If you are looking for a book about the concept "biodiversity" as biological thought do not look here. Instead, David Takacs in The Idea of Biodiversity examines "biodiversity" as a term and political vehicle for societal change. Takacs interviews 23 conservation biologists whose vocation is both to understand the science behind "biodiversity" and to preserve it. The core of the book comprises his critique of their comments. The book concludes with a chapter devoted to untangling the mind behind "biodiversity," that of E. O. Wilson.

Takacs is upfront about the book being a biased version of biodiversity, science, and conservation. He speaks out as a practitioner of "science studies" (a field which operates on the boundary between science and public perception of science. However, his treatment of science is superficial, emphasizing a postmodern interpretation, which sees science as a myth, culturally biased and entirely influenced by the practitioner. Takacs delves into the scientific underpinnings of the concept "biodiversity" only briefly, though throughout the book he professes to be dismayed at how poorly defined the concept is.

In one of the more engaging sections, Takacs takes us through the development of the term "biodiversity" from its inception in 1986 to today. "Biodiversity" was coined by Walter G. Rosen by combining "biological" and "diversity" and captured larger use by the publishing of BioDiversity, a volume of papers from the conference, "The National Forum on BioDiversity," September 21-24, 1986. Takacs tells us that the term "biodiversity" did not appear as a keyword in Biological Abstracts in 1988, but by 1993, "biodiversity" appeared 72 times. Because "biodiversity" has been co-opted for use by the public-at-large, the influence of the scientists who use it is potentially significant. Thus, part of Takacs" goal is to dissect the supposed purpose behind the use of the term by scientists to sway public opinion. His own definition of "biodiversity" is decidedly non-scientific and unwieldy: "...the multitude of real-world organisms, species and processes commingled with biologists" factual, emotional, political, aesthetic, spiritual, and ethical values of the natural world, all combined to shape public perceptions, actions, and feelings" (120).
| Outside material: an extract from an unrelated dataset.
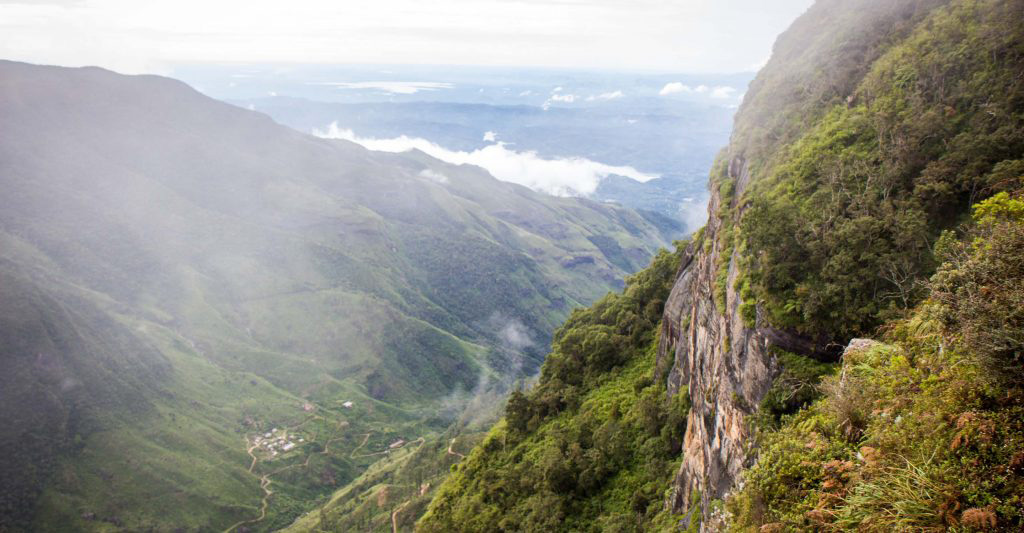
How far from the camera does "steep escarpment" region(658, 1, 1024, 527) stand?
880 inches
I found the interviews with the 23 biologists to be the most appealing reading of the book. I admit to privately answering the questions posed to them and enjoyed both the similarities and differences in our answers. I found myself prickling at what I saw to be inconsistencies and misrepresentation of their ideas. Takacs is heavy-handed in his treatment of the biologists he interviewed. I feel immense gratitude toward these people because of their honesty and mission, but Takacs emphasized the negative in his presentation. On the one hand he admonishes the people he interviewed for their personal involvement in science, and on the other hand he concludes with a plea for personal and passionate involvement in preservation. In some ways the "tensions" he alludes to are of his own making because of this dichotomy. Takacs has deliberately chosen scientists who have a "vocation" toward conservation and then criticizes these people for their stance because they have limited "objectivity" and should therefore be suspect in their pronouncements as scientists.

Takacs" largest criticism of conservation biology is semantic (he is frustrated that "biodiversity" lacks a tight, universal definition. The meaning of biodiversity shifts with the observer. In fact, pivotal concepts in biology (e.g., "species", "ecosystem") often are loosely defined. "Science" does not know if biodiversity begets stability (sometimes yes and sometimes no). "Science" does not know what really creates diversification of organisms (is it climate? is it isolation? is it time?). The answer is yes to these questions, sometimes (but not always. The haziest biological concepts often correspond with the most active areas of research interest (What defines a species? What is an ecosystem? Does climate change influence life?). Society pushes science for global answers to questions that science does not know. It is curiosity about the frontiers represented by these complex concepts that drive science, however.

The value of this book is in causing us to reflect on the semantics of "biodiversity." Its shortcoming, however, is a failure to adequately convey how science is done.